Brewers offseason preview: Set new plan in motion

Brewers are in rebuild mode.

Jeff Hanisch-USA TODAY Sports

The Milwaukee Brewers finished 2015 fourth in the NL Central, which was easily the best division in baseball this season. With the Cardinals, Pirates, and Cubs sporting the three best records in the major leagues, the Brewers served as punching bag alongside the Cincinnati Reds, who finished fifth.

Milwaukee’s 68-94 record was its worst since 2004 and marked a low point in a once-promising team trajectory. Just five seasons ago the team won the NL Central and was ousted in the NLCS by eventual World Series champion St. Louis Cardinals. Heck, just last year, the Brewers were one of the best teams in baseball until a spectacular collapse felled them to third place in the Central despite spending 133 game days in first place.

So what happened?

After 2014’s disappointing end and 2015’s disappointing start, it became apparent that the Brewers wouldn’t be able to compete with their current roster. Especially in such a stacked division. So they fired manager Ron Roenicke, replaced him with Craig Counsell, then dealt away 20 percent of their active roster at the non-waiver trade deadline.

And those were all good things. Brewers fans were happy. The beer was flowing and the cheese was … what does cheese do? Age? Whatever.

When the dust settled, the Brewers had traded Aramis Ramirez, Carlos Gomez (twice), Mike Fiers, Gerardo Parra and Jonathan Broxton and they got a huge haul of prospects in return – with the most promising being Astros top prospect outfielder Brett Phillips.

And they still have franchise cornerstones in Ryan Braun, Jonathan Lucroy and Bernie Brewer, some very good major leaguers in Khris Davis, Jean Segura, Adam Lind, and a solid bullpen.

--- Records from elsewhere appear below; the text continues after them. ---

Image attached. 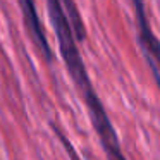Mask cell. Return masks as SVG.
I'll return each mask as SVG.
<instances>
[{
  "label": "cell",
  "instance_id": "obj_4",
  "mask_svg": "<svg viewBox=\"0 0 160 160\" xmlns=\"http://www.w3.org/2000/svg\"><path fill=\"white\" fill-rule=\"evenodd\" d=\"M62 2V7L67 14V19L71 22V28H72V33H74V38L78 42H83L86 38V28H84V22H83V18H81L79 11L76 7V2L74 0H60Z\"/></svg>",
  "mask_w": 160,
  "mask_h": 160
},
{
  "label": "cell",
  "instance_id": "obj_3",
  "mask_svg": "<svg viewBox=\"0 0 160 160\" xmlns=\"http://www.w3.org/2000/svg\"><path fill=\"white\" fill-rule=\"evenodd\" d=\"M19 2H21V11H22V14H24L26 28H28L29 35H31V38L35 40V43L38 45L40 52L45 57V60L50 62V60L53 59V53H52V48H50V45H48V40H47L43 24H42V21H40L35 0H19Z\"/></svg>",
  "mask_w": 160,
  "mask_h": 160
},
{
  "label": "cell",
  "instance_id": "obj_1",
  "mask_svg": "<svg viewBox=\"0 0 160 160\" xmlns=\"http://www.w3.org/2000/svg\"><path fill=\"white\" fill-rule=\"evenodd\" d=\"M66 67L84 100V105H86L88 114H90V119H91V124H93L95 131L98 134V139H100L105 153H107V158L108 160H126L122 148H121V143H119V138H117V132H115L114 126L110 122V117L107 115V110H105L100 97L97 95L93 84H91L86 66L83 62V57L66 62Z\"/></svg>",
  "mask_w": 160,
  "mask_h": 160
},
{
  "label": "cell",
  "instance_id": "obj_2",
  "mask_svg": "<svg viewBox=\"0 0 160 160\" xmlns=\"http://www.w3.org/2000/svg\"><path fill=\"white\" fill-rule=\"evenodd\" d=\"M131 2H132V9H134V14H136L139 45H141V50L146 57V62L150 66L153 79H155L157 86L160 90V42L153 35L152 26L148 22L146 11H145V2L143 0H131Z\"/></svg>",
  "mask_w": 160,
  "mask_h": 160
}]
</instances>
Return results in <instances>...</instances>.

That said, there’s plenty to be done this offseason for the Brew Crew. Here are a few things:


1. Shore up the rotation. The Brewers must address the rotation. In January they traded Yovani Gallardo, in July they traded Fiers, which left the team with Jimmy Nelson, Kyle Lohse, Matt Garza, Taylor Jungmann and Wily Peralta. A handful of starts from Tyler Cravy, Zach Davies and Ariel Pena was sprinkled in.

Nobody who started more than six games had an ERA lower than 3.77. Lohse, who started 22 games, finished with a 5.85 ERA, worst in baseball among starters with more than 20 starts.

The good news is only Garza has a terrible contract, and the Brewers don’t have much money committed to players at all next year. There’s room in the payroll to go out and get a decent free agent or there’s the opportunity in the rotation to not spend at all and see what you have in youngsters like Davies, who came over in the Parra trade. The Brewers have flexibility and some young arms that could pan out.

Whichever way the Brewers decide to go, the rotation needs to get better.

2. Find a center fielder. Now that Gomez is gone, the Brewers need to find his long-term replacement. The good news is that three of the organization’s top four prospects are outfielders, including Phillips, who profiles as a top-of-the-order center fielder. At 21, in his third year in the minors, he was named the Astros Minor League Player of the Year before coming to the Brewers in the Gomez deal. He may not be ready yet, and if that’s the case, Domingo Santana, who also came over in that deal, could be the top candidate.

Santana, 23, saw some late-season action at center and at right and turned in a .231/.345/.421 line with six homers in 145 plate appearances. One of these two guys could be the Brewers’ best bet.

3. Set the plan in motion. It’s apparent the wheels are already in motion, with front-office turnover, manager turnover and a fairly clean payroll for the near future. New management headed by general manager David Stearns, who replaced longtime GM Doug Melvin, needs to put his plan in place. He made his first significant addition to the front office by hiring Matt Arnold as vice president and assistant general manager, and there’s surely much more to come. Stearns most recently served as assistant to Astros general manager Jeff Luhnow. With the success of that organization’s recent rebuild, a similar one could be in line for Milwaukee, and the time to set it in motion is yesterday.